This two-day (24 – 25.09.2020) online course offers an introduction to the theory and the practice of automatic collation.
Collation is the practice of comparing texts in order to identify their variant forms. It is used in the preparation of critical editions, as well in genetic criticism and in the study of textual transmissions. More in general, the alignment of two or more texts, which is the basis of collation, can be useful for analysing text reuse and intertextuality. Computers have been used to automatize collation since the 60’s, but even though several examples of stable software are available nowadays, this tedious task is still often done by hand. This workshop will show participants how to take advantage of automatic collation tools in the field of textual and genetic criticism. A brief history of collation together with a reflection about the practices of the research community in Humanities and Social Sciences when working on the digital ecosystems will contextualise the analysis of the tools.
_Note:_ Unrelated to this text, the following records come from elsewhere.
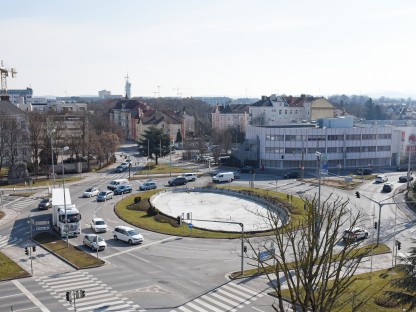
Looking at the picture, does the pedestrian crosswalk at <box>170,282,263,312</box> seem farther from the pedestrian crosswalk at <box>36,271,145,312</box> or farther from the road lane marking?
the road lane marking

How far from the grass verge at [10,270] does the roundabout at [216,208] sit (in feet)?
55.1

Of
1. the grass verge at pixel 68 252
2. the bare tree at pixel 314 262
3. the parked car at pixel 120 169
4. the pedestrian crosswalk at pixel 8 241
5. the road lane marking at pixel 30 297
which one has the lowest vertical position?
the pedestrian crosswalk at pixel 8 241

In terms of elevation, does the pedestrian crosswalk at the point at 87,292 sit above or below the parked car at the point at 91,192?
below

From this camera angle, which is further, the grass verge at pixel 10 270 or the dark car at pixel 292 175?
the dark car at pixel 292 175

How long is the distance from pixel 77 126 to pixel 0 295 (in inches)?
2480

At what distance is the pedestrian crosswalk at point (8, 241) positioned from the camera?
42.7 meters

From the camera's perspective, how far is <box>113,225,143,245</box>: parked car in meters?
42.2

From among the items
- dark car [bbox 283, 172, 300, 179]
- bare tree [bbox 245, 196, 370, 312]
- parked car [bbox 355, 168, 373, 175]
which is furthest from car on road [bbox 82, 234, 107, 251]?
parked car [bbox 355, 168, 373, 175]

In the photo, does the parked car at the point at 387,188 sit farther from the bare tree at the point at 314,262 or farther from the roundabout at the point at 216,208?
the bare tree at the point at 314,262

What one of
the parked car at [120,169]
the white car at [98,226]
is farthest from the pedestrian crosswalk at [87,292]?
the parked car at [120,169]

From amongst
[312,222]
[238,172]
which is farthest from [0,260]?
[238,172]

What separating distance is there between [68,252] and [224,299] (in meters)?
16.1

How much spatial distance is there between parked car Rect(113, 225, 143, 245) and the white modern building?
47.9 meters

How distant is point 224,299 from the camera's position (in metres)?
30.5
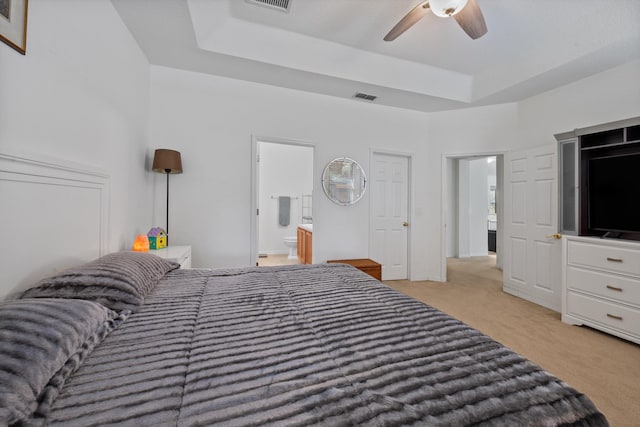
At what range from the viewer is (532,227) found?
3219 millimetres

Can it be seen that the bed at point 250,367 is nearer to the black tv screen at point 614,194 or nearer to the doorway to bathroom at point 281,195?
the black tv screen at point 614,194

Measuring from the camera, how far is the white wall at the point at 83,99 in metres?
1.21

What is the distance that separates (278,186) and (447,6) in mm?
4680

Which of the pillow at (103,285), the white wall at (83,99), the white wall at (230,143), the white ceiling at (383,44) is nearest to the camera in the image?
the pillow at (103,285)

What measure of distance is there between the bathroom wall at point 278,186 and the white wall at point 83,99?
334cm

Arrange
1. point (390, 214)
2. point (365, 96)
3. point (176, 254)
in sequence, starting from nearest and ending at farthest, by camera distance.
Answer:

During the course, we will address the principles of the theory of automatic collation and briefly present a number of programs. In the hands-on part of the course, we will use CollateX, a collation software, to put into practice what the participants have learned. Eventually, the last part of the course can be devoted to find the right software and parameters for the use cases brought by the participants.
9h45-11h00 First session. Explore your computer (command line, Jupyter Notebooks, Python)
11h00 – 11h30 Break
11h30 – 12h30 Second session. [Continuation] Explore your computer (command line, Jupyter Notebooks, Python)
12h30 – 14h Break
14h – 15h15 Third session. Theory of automatic collation and reflection about the use of digital tools for textual criticism.
15h15 – 15h45 Break
15h45 – 17h00 Fourth session. [Continuation] Theory of automatic collation and reflection about the use of digital tools for textual criticism.
17h15 Keynote. Elli Bleeker, Royal Academy of Arts and Sciences (The Netherlands): What has been left out: The perks and pitfalls of XML-aware collation.
9h30 – 10h45 First session. Automatic collation practise: environment configuration, making a simple collation.
10h45 – 11h15 Break
11h15 – 12h30 Invited speaker: Rudolf Mahrer (UNIL) will present the platform Variance. Second session. [Continuation] Automatic collation practise: making a simple collation.
12h30 – 14h00 Break
14h – 15h15 Third session. Automatic collation practise: making a simple collation with the possibility to work with the texts of the participants.
15h15 – 15h45 Break
15h45 – 17h00 Fourth session. Automatic collation practise: making a simple collation with the possibility to work with the texts of the participants.
The course is open to researchers working with texts in any discipline.
Requirements. No prior knowledge of automatic collation nor programming is required.
Logistics. The course will be held live on an online platform of the University of Lausanne. Participants will receive instructions about where and when to connect. A chat and a forum will be available. A stable internet connection is needed to follow the course.
Your texts. Participants will have the opportunity to send their texts in advance, in order to benefit from a personalised support during the course.
Installation. There is no need to install software to follow the course, because we will be using virtual machines and explain how to do it during the course. If, nevertheless, participants want to have their own installation, they may follow the instructions that they will receive after registration.
Course materials. The syllabus will be available to the participants immediately before the course.
Date: 24-25 September 2019.
PhD students of the universities of Berne, Fribourg, Genève, Neuchâtel and Lausanne (UNIL and EPFL) have priority, but researchers of any level and master students from Swiss universities and abroad are welcome. The participation is free, but registration is requested.
Languages of the course: English and French.
Elli Bleeker works as postdoctoral researcher in the Research and Development Team at the Humanities Cluster, part of the Royal Netherlands Academy of Arts and Sciences. She specializes in digital scholarly editing and computational philology, with a focus on modern manuscripts, genetic criticism and semi-automated collation. As a Research Fellow in the Marie Sklodowska-Curie funded network DiXiT (2013 – 2017), she received advanced training in manuscript studies, text modeling, and XML technologies. She also enjoys spending time in archives looking for the forgotten writers from the 20th century.
Helena Bermúdez Sabel is a post-doctoral researcher in computational and historical linguistics at the University of Lausanne.
Elisa Nury is a post-doctoral researcher in digital papyrology at the University of Geneva. Her background is in digital philology.
Elena Spadini is a post-doctoral researcher in digital philology at the University of Lausanne.